Really! The US is the world leader when it comes to making electricity using fission.

At the current time, it is not economical to extract fissionable material from spent fuel.

I had to look up the definition of ‘byzantine’.

So Tom which application for a COL, power uprate, extension of 20 years has been rejected?

I worked in China. The best I can tell, the level of detail is the same. Word for word, and in English. Yes, I have worked on both. More detail is required in Finland. Canada is downright obstructive.

So why is the leader in keeping old plants running? Because we were the leader in building new reactors. Why is China building more commercial nukes that anyone else at the moment? They were the world leader in slave labor coal for 50 years and dirty power plants.

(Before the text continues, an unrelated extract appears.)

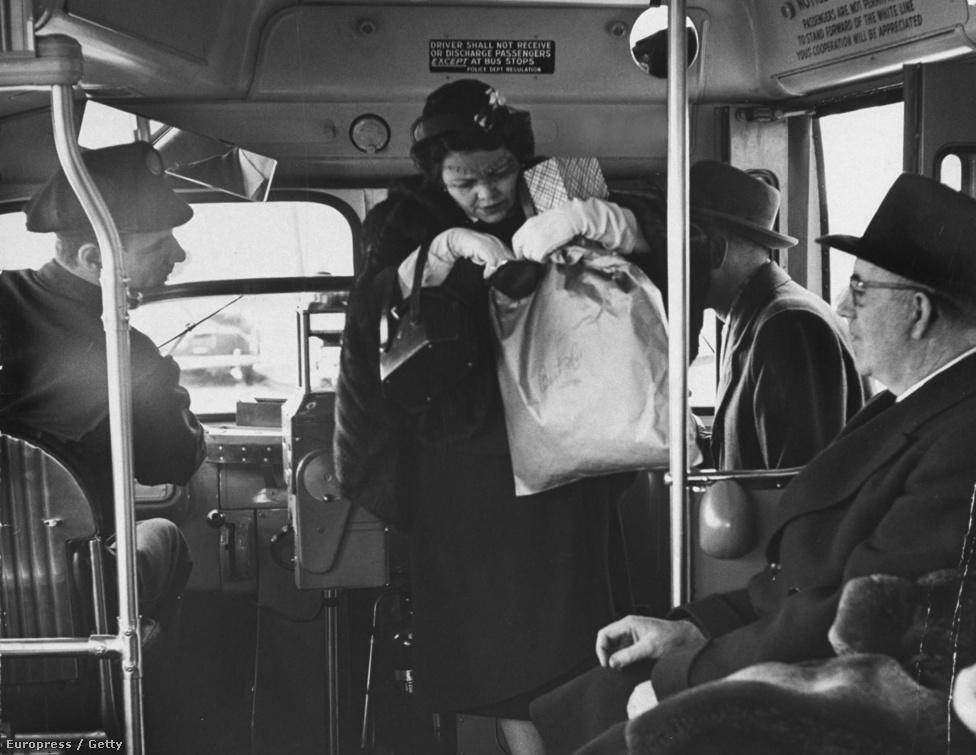 Akiknek bejött az élet, és akiknek nem: itt éppen egy hölgy száll fel a buszra, és keres két centet a jegyre a pénztárcájában.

When the world price of coal includes protecting workers and the environment, China figured out they needed to build reactors.

Griff
November 15, 2017 7:08 am

I’m a bit puzzled by the Bangladeshis saying they’d like technology to improve their coal plants, as the coal plants they are building are of the advanced supercritical design

https://en.wikipedia.org/wiki/Sahiwal_Coal_Power_Project

However since they have to import coal for these, I predict that a lot of their planned coal plant won’t get built…

paqyfelyc
Reply to  Griff
November 15, 2017 7:21 am

You don’t predict anything you actually trust yourself, unless you put some stake in it (money, or what ever is relevant for you). Do you?

Bob boder
Reply to  paqyfelyc
November 15, 2017 8:33 am

if you were Griff and every prediction you ever made was so wildly wrong would you put your money on your own predictions? Well here’s hoping Griff doesn’t put his money down on his own predictions the world has enough people collecting subsidies it does need another.

LdB
Reply to  Griff
November 15, 2017 8:44 am

It’s pretty basic Griff even a green econut like you should be able to understand it. They have the 10th highest population density in the world they don’t have the land mass to give over to renewables. They can’t generate enough electricity any other way, unless you are going to give them nuclear power.

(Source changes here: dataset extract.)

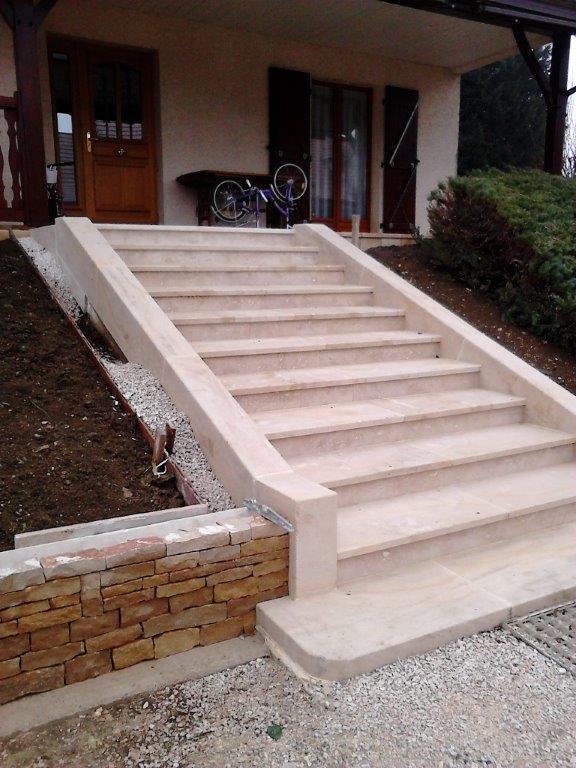Stairs In Pierre De Beaunotte Escalier Exterieur Beton Escalier Exterieur Amenagement Exterieur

Your start green friend nation, China is financing all this expansion because it wants the political leverage and that is far more important than green econut influence.

MarkW
Reply to  LdB
November 15, 2017 9:25 am

That would still be true, even if wind and solar actually worked.

November 15, 2017 7:14 am

“The impetus for nuclear power in China is increasingly due to air pollution from coal-fired plants.”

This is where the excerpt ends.